TAREFAS A CUMPRIR:
[A] Responda a cada pergunta sobre o trecho acerca das ONGs:
(i) Que perfil têm todas as ONGs abordadas?
(ii) Em que nível de abrangência geográfica nenhuma das ONGs atua?
(iii) Qual é a porcentagem das ONGs que são de base?
[B] Prossiga com o trecho sobre as ONGs a partir do ponto em que ele termina.

TRECHO FORNECIDO:
+--

Constatamos que todas as ONGs abordadas têm um perfil de desenvolvimento de projetos sócio-ambientais e/ou de pesquisa, indicando a sua especialização para determinados fins. Algumas entidades disseram ter um perfil originalmente ativista, mas informaram que ao longo do tempo tornaram-se mais voltadas para a execução de projetos sócio-ambientais. Assim, as ONGs incorporaram um caráter propositivo e mesmo executivo, talvez em resposta às transformações globais. Para Giddens (1991, p. 46), "na era da globalização a participação em atividades coletivas está tornando-se um fator decisivo na constituição de identidades pessoais e nas biografias pessoais na moderna sociedade industrial". Fica patente que criatividade e inovações só podem surgir em ambientes abertos em que haja a discussão das idéias e o debate das opiniões. Os projetos coletivos acontecem na medida em que se relacionam com os projetos individuais. O terceiro setor é o campo propício para o desenvolvimento desses projetos coletivos.

Verifica-se, a partir dos dados do Quadro 2 (abaixo), que todas as ONGs estudadas têm assento em conselhos e comitês ambientalistas ou participam de algum cadastro oficial ou, ainda, de associações e consórcios. Isso indica um nível elevado de organização, facilitando uma ação profissionalizada e/ou em rede. Aponta ainda para uma intensa troca de informações ou, pelo menos, para a existência de fóruns apropriados para isso. Em nossa percepção, a importância desse fato reside em possibilitar que as ações dessas instituições disseminem-se independentemente dos governos, o que indica uma preocupação com a continuidade das intervenções.


O Quadro 3 (abaixo) traz os dados sobre a abrangência geográfica das ações das ONGs entrevistadas. Encontramos vários níveis de abrangência, de municipal a nacional, mas nenhuma delas atua em nível internacional. Vale ressaltar que as ações executadas são quase todas pontuais, sendo a exceção principal o ISER, pois a natureza de sua atividade leva-o a atingir uma população maior e mais difusa, em virtude da ampla divulgação de suas pesquisas. Isso indica uma vocação das ONGs para a implementação de ações locais (inclusive agendas 21), mesmo quando elas sejam dotadas de uma ampla visão de mundo.


Constatamos, a partir dos dados reunidos no Quadro 4 (abaixo), que 50% das ONGs são de base, ou seja, a participação comunitária angariada é grande, tanto na forma de voluntariado quanto na filiação à entidade. As demais contam com pouca ou nenhuma participação desse tipo, pelo fato de não ser esse o seu objetivo precípuo. Mesmo assim, desenvolvem ações e têm vínculos indiretos com comunidades urbanas de baixa renda.

+--

DADOS:
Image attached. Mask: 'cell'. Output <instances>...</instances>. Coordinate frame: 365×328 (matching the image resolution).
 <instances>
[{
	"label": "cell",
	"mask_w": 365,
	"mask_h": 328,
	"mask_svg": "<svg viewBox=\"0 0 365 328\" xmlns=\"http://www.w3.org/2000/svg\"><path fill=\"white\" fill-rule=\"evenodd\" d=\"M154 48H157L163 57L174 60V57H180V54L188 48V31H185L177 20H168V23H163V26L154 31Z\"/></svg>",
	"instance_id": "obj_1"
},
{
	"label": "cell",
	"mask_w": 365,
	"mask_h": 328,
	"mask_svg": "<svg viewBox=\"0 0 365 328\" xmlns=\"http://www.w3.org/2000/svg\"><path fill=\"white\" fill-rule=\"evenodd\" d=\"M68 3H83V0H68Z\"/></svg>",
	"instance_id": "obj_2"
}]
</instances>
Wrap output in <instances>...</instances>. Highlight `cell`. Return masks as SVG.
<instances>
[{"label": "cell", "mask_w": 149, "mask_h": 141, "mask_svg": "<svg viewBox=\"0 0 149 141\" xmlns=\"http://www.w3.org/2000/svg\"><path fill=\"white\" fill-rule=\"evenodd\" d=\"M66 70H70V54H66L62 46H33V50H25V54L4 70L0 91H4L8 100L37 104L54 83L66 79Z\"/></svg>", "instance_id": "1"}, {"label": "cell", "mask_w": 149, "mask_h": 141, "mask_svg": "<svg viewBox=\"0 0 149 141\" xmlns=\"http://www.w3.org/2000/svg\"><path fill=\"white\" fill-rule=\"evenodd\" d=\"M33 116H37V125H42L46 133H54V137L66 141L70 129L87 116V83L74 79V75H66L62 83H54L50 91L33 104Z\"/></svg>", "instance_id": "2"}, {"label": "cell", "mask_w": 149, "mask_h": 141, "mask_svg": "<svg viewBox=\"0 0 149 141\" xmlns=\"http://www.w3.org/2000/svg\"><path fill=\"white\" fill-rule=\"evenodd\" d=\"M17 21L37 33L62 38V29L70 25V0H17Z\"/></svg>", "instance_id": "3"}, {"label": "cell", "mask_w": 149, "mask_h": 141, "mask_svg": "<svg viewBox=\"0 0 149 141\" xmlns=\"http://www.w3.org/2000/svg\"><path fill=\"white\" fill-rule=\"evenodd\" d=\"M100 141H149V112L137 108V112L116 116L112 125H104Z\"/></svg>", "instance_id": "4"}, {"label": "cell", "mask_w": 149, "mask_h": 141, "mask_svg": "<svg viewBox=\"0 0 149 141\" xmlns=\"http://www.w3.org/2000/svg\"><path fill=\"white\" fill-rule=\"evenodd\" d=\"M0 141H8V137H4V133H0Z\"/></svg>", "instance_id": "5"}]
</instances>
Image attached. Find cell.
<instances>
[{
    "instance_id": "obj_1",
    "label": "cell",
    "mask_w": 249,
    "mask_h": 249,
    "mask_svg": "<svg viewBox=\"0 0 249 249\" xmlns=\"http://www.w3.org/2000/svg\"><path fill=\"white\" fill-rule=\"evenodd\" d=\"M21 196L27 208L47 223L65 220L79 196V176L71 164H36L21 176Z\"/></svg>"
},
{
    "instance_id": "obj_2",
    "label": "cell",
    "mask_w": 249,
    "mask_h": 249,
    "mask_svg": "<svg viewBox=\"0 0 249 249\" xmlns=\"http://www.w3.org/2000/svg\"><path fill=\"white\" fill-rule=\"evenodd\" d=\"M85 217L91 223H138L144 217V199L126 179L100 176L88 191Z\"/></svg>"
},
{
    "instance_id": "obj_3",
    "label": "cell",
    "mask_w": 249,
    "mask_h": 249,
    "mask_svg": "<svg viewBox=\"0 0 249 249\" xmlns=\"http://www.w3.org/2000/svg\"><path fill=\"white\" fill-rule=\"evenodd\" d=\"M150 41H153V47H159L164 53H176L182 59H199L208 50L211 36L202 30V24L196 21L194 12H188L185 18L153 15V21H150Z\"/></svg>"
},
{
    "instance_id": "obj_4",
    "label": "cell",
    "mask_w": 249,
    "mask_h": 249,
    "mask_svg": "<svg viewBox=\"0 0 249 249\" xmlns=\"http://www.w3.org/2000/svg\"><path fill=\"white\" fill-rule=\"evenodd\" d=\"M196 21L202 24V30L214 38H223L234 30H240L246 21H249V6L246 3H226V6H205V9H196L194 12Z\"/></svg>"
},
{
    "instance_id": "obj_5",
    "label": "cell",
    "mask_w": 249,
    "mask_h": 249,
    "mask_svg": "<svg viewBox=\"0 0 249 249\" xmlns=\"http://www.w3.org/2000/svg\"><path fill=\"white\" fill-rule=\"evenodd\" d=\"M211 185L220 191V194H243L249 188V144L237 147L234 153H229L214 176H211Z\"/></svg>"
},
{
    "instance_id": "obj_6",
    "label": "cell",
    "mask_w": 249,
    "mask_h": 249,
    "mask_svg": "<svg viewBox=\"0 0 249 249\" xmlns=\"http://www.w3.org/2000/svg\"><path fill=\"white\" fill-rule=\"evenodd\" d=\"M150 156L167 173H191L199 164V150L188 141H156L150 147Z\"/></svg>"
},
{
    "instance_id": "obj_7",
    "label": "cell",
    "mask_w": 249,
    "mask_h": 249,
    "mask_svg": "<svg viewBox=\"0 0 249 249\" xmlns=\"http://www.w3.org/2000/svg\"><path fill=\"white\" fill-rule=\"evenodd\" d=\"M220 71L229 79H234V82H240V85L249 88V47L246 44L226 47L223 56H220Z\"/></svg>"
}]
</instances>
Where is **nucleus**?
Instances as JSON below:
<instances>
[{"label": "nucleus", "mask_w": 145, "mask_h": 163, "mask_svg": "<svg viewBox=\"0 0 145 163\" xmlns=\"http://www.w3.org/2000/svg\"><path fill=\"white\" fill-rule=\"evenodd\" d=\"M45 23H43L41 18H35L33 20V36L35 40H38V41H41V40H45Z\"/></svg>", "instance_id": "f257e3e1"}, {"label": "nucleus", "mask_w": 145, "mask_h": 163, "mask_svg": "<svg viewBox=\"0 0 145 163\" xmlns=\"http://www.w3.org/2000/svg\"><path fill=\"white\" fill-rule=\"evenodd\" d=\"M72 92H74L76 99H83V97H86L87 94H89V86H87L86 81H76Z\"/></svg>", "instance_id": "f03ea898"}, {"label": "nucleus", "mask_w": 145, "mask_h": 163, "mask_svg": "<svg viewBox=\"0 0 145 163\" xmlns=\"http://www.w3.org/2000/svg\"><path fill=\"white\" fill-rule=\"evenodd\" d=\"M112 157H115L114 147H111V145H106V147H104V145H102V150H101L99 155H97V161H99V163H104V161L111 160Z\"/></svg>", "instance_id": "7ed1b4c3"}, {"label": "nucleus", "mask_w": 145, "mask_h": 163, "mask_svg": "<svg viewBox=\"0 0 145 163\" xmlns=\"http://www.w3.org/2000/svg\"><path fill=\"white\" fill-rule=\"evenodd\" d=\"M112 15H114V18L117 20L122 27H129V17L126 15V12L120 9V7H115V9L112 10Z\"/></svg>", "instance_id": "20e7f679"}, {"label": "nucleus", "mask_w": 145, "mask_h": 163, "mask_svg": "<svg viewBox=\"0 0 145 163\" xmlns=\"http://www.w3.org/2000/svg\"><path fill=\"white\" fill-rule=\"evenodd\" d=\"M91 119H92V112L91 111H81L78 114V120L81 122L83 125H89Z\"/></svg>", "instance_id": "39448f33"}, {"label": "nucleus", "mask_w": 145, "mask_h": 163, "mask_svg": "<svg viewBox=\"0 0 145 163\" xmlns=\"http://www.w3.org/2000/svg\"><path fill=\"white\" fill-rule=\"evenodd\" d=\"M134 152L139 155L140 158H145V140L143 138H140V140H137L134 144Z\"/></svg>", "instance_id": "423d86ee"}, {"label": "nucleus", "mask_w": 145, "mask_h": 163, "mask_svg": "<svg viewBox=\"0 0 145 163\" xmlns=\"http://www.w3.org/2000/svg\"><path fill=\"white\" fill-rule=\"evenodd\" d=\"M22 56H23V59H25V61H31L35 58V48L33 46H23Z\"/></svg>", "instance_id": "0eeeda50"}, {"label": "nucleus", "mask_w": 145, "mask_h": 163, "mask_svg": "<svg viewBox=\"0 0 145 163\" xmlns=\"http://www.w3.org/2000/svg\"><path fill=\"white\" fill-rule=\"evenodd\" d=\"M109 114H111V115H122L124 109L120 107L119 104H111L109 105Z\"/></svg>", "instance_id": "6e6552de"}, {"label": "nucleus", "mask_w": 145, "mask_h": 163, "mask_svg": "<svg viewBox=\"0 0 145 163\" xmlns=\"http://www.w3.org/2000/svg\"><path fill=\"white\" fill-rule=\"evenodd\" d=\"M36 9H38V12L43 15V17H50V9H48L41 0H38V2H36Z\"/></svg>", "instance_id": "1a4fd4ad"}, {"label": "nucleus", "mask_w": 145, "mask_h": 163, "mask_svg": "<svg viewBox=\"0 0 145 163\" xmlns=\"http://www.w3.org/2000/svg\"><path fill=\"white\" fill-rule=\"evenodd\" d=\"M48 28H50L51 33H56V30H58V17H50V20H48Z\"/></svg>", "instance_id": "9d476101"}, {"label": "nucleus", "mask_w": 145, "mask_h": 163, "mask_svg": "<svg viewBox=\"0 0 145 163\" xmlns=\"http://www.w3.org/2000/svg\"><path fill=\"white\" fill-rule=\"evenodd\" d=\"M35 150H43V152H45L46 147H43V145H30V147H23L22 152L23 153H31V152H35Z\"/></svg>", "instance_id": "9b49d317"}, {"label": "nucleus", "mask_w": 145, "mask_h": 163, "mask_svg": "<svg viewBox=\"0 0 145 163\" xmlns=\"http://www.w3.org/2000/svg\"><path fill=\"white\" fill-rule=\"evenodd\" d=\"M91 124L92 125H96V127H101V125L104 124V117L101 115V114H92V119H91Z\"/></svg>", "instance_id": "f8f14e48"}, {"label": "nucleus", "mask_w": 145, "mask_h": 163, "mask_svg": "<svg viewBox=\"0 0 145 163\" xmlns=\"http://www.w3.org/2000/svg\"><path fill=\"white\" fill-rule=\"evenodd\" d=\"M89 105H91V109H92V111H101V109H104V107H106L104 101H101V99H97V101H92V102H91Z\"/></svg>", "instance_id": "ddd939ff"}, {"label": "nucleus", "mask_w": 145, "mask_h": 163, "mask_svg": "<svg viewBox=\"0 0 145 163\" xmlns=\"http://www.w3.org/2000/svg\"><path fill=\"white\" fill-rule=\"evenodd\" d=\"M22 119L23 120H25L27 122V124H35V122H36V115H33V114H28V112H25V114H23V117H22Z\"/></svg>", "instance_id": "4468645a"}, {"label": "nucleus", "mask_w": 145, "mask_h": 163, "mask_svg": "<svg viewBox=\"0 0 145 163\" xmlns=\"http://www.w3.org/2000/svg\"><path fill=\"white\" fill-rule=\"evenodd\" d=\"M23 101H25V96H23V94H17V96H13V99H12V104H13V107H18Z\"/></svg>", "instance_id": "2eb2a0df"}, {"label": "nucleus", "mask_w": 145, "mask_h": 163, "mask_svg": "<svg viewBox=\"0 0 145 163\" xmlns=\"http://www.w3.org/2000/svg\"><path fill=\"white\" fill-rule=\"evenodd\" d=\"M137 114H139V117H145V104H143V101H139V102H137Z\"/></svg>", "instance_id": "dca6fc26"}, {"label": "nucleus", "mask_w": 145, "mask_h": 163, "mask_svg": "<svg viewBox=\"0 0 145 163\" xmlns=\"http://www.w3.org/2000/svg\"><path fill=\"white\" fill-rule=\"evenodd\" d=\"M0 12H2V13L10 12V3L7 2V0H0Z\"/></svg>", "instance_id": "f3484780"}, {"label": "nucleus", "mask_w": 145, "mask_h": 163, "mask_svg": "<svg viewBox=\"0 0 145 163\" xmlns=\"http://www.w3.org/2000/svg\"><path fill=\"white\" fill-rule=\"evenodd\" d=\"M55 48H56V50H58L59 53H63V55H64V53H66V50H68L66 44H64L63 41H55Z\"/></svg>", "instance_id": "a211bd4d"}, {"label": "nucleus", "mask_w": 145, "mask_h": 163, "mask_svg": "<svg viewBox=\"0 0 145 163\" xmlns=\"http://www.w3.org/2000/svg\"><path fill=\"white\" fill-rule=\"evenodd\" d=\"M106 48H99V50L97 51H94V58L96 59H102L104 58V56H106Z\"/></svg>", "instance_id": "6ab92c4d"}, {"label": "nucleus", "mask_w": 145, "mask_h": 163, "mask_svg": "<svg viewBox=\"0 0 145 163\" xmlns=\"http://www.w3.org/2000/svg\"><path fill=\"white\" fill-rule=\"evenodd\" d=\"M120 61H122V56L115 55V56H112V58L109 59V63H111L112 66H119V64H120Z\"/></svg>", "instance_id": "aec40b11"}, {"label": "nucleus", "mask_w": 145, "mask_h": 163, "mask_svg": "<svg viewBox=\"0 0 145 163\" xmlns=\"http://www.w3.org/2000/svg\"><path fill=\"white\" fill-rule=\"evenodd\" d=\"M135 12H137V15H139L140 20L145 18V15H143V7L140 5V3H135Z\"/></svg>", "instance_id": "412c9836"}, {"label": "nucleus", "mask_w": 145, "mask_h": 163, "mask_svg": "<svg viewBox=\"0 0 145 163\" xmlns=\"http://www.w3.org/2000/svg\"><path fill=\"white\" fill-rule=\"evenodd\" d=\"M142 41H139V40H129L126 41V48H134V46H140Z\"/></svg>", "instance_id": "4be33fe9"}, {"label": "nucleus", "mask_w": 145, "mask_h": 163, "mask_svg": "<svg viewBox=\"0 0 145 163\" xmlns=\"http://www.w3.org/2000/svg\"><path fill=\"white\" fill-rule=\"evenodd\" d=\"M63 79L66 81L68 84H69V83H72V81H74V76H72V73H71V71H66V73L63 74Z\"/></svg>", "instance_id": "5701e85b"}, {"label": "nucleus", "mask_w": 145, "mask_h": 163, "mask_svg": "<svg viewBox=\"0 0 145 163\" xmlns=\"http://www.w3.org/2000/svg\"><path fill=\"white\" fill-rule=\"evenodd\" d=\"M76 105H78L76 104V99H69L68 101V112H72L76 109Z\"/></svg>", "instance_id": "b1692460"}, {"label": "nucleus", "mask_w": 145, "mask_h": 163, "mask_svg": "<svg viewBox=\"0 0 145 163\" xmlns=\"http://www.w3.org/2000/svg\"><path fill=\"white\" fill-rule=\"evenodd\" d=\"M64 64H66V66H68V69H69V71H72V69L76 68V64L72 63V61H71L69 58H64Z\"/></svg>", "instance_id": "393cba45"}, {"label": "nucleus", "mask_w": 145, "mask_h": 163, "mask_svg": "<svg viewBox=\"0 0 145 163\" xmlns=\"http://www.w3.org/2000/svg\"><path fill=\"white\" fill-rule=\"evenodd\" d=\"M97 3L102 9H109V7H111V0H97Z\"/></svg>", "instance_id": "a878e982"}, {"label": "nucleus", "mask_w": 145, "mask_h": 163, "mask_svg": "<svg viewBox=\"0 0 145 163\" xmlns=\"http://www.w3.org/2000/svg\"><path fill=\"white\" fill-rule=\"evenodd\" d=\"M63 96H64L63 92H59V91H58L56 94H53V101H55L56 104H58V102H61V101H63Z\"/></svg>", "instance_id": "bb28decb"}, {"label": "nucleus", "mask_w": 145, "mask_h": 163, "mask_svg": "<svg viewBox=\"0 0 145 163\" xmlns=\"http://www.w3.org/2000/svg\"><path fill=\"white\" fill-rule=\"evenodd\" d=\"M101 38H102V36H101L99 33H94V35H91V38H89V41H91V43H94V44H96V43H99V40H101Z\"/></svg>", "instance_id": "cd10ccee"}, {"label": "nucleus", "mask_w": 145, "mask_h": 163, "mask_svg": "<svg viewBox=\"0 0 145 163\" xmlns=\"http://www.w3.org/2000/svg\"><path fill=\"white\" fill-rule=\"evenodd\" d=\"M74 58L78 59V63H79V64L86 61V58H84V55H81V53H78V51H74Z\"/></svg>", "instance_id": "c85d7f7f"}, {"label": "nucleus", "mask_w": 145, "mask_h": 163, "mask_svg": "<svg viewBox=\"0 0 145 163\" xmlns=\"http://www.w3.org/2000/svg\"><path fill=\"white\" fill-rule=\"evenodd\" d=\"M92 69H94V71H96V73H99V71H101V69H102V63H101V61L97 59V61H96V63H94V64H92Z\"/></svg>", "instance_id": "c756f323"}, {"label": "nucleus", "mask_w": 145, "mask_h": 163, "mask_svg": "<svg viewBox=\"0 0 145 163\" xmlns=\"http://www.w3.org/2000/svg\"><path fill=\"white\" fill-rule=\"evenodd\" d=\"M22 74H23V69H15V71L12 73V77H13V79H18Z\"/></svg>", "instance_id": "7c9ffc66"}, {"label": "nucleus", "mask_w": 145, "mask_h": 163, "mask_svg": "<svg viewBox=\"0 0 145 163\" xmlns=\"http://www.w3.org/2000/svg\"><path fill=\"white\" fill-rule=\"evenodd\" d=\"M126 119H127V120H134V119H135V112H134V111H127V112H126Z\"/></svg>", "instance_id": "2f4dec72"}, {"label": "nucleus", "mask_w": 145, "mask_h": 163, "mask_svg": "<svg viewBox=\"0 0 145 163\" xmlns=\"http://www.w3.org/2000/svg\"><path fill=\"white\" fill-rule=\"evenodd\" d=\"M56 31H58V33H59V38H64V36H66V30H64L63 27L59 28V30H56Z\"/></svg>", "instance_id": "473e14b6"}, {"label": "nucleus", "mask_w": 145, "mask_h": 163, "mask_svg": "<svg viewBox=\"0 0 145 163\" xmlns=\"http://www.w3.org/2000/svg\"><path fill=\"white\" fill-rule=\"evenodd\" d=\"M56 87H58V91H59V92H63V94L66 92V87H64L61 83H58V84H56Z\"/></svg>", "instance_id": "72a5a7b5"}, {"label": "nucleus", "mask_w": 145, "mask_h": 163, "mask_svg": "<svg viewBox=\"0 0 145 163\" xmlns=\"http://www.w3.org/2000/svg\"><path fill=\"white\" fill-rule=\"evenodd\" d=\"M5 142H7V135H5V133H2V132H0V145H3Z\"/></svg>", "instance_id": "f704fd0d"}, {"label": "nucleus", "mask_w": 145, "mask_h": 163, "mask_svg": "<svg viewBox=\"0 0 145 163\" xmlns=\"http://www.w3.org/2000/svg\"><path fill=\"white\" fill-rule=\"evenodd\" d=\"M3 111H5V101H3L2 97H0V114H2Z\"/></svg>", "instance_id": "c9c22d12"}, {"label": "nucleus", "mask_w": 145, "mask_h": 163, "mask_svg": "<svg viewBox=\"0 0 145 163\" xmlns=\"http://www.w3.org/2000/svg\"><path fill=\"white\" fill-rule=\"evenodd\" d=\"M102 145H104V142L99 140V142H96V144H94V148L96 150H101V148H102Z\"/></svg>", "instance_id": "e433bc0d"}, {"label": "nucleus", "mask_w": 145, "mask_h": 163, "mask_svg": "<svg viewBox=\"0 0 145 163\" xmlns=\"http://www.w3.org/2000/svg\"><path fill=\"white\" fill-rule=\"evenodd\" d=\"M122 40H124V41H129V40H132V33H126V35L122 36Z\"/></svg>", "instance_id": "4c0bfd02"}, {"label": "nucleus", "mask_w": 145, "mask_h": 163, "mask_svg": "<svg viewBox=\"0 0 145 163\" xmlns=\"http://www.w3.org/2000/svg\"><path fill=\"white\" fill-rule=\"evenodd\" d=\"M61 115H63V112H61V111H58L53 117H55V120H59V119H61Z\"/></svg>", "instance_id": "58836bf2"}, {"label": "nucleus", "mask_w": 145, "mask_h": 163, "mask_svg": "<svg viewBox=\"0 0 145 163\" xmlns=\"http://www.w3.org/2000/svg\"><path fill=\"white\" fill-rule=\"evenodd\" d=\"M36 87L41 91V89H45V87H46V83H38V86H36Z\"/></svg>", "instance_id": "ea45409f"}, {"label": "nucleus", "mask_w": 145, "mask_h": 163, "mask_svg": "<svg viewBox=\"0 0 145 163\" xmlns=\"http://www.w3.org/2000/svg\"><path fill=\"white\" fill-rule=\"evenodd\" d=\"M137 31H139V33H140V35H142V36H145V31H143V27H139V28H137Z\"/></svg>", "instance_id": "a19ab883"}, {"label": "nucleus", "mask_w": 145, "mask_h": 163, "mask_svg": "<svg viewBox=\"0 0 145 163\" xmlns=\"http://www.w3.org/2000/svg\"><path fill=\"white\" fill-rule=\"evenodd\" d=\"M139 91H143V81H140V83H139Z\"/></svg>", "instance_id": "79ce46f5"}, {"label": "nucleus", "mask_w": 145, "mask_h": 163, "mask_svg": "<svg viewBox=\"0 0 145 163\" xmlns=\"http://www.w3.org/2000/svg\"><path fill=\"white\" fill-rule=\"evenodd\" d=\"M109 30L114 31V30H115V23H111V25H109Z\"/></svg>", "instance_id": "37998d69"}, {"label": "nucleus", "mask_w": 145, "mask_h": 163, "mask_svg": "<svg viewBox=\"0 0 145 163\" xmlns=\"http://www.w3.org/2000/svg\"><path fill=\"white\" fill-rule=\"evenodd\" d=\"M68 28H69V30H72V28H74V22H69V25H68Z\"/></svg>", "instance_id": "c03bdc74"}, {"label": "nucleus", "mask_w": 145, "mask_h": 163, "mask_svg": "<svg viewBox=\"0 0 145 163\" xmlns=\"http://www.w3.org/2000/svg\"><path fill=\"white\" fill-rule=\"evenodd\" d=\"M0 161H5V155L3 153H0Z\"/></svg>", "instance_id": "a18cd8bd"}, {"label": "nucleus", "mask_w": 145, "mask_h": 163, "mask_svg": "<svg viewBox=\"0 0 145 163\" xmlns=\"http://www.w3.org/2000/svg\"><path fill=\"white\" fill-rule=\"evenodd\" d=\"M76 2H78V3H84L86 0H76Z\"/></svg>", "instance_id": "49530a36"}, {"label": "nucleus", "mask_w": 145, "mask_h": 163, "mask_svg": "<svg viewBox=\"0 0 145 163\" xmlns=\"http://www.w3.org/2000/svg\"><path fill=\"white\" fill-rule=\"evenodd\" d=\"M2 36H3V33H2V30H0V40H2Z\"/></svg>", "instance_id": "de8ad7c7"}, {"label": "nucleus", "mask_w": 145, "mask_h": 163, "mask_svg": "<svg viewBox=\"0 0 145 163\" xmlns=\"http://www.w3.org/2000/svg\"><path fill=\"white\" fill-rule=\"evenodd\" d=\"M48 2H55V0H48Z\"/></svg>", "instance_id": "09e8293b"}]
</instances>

+--

RESPOSTAS:
[A]
(i) Um perfil de desenvolvimento de projetos sócio-ambientais e/ou de pesquisa.
(ii) No nível internacional.
(iii) 50%.

[B]
O Quadro 5 (abaixo) contém dados sobre a infra-estrutura das ONGs. Foi observado nas visitas que na sua grande maioria as ONGs têm sedes apropriadas para o desenvolvimento de suas atividades, bem como boas instalações, inclusive equipamentos de informática. A maioria não dispõe de laboratórios, no entanto. Registramos ainda o alto nível de qualificação dos corpos técnicos de algumas ONGs e uma diversificação da formação do pessoal de outras. As fontes de recursos estão basicamente nos financiamentos e/ou patrocínios de projetos desenvolvidos, nos quais os principais financiadores são o governo, grandes empresas e agências internacionais. Com menor incidência, as entidades financiam-se com doações e com recursos próprios.


Analisando os dados do Quadro 6 (abaixo), de que constam os projetos específicos desenvolvidos no entorno da baía de Guanabara, verificamos o quase domínio do Consórcio Baía Azul, que se formou após o notório episódio de derramamento de óleo pela refinaria Duque de Caxias (da Petrobrás), em janeiro de 2000. Da multa de R$ 50 milhões cobrada pelo Ibama à Petrobrás, R$ 2 milhões e 400 mil foram alocados para o trabalho de replantio de manguezais no entorno da baía, a ser executado pelo Consórcio Baía Azul. O ISER também realizou um trabalho de pesquisa em função do acidente, encomendado pelo Semads. Outras iniciativas fora desse contexto foram desenvolvidas apenas pelo IBG e pelo Mundo da Lama, por estarem ligados especificamente à baía de Guanabara e ao ecossistema manguezal.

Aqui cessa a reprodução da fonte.